What are any of us doing? We are re-emerging from our caves into a world utterly changed (except for those of us who never had the luxury to retreat, of course). We’re losing the weight of jobs and carrying the weight of all those dark chocolate covered almonds that got us through the winter. We look at our governments, our fellow humans, and we think, My God, did we learn absolutely nothing? We know that the pandemic cut down better and stronger people than ourselves. I’m still haunted by one of the first deaths in the city, a beloved high school principal a year younger than me. And with every step I take back into the world, I do it with a child in my arms or holding my hand or, more and more often these days, trying to get a few steps in front of me. She’s fast, and strong, and she’s going to go far, sooner than I think.

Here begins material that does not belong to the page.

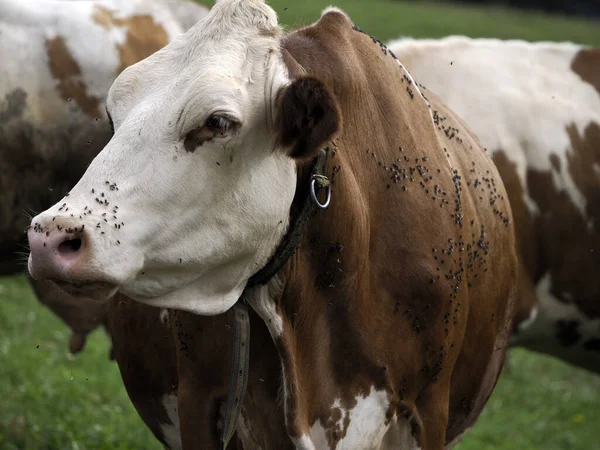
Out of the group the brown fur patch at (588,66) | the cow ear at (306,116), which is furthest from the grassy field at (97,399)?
the brown fur patch at (588,66)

God lets Elijah off the hook, but with quite a to-do list, and with the one last giant checkbox left empty: return before the great and terrible day of the Lord. All right, fair enough, this cave business, God seems to sigh, and I’ll get someone else to pick up where you’re leaving off, but there’s still work to be done. This is an easier story for me to digest than the Parable of the Talents, one of the parts of the Bible that really does keep me up at night, but there’s still a common theme: burying yourself, metaphorically or literally, is not a long-term option. At some point, you have to come out, even if it’s just to throw your mantle over the next poor sucker to prophesy to Israel.

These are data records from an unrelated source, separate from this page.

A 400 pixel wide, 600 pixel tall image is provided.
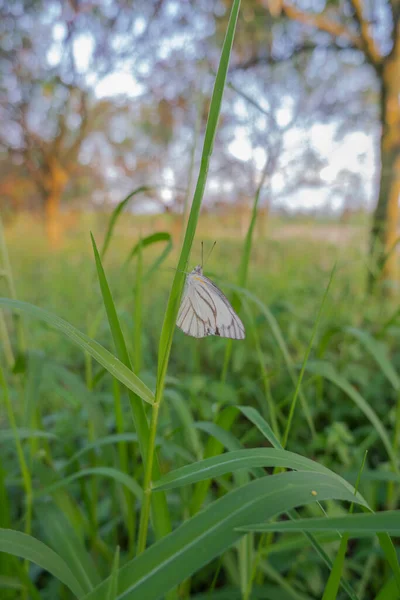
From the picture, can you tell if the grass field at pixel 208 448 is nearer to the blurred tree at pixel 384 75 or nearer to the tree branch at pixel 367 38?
the blurred tree at pixel 384 75

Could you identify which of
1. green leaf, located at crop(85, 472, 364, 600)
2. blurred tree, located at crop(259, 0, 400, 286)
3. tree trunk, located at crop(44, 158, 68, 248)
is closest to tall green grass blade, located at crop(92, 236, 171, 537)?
green leaf, located at crop(85, 472, 364, 600)

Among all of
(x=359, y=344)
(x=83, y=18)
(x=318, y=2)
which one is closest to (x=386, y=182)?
(x=318, y=2)

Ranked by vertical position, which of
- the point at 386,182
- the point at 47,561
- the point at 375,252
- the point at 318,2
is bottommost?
the point at 47,561

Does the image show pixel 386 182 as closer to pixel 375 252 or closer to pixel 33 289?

So: out of our caves and into the city, into the meeting room and back out into Washington Square Park. We heard from Jason, rejoicing over their time acquainting family with queer history. We got travel tips from Ted, we ran into Matt on the street, we bought falafel and kati rolls and tiny, overpriced cups of coffee with Christine and Brian and Diane. In the meeting room, Junia looked up at the small round window of Jesus as the Good Shepherd, pausing in her path of destruction before resuming her tear; in the park, she dribbled fruit puree down the front of her stiff new dress and had to be gently dissuaded from tumbling down the astroturfed hillocks, with mud puddles ringing their bases, in the play area in the southwest area of the park.
We have left our caves, or, at least, our caves have left us. The house of the Lord is waiting, and so is Washington Square Park, and everything beyond it. What will we do with it now?
Thanks again, Abigail, for bringing me back to church, with wonderful creative thoughtfulness and smiles. So grateful.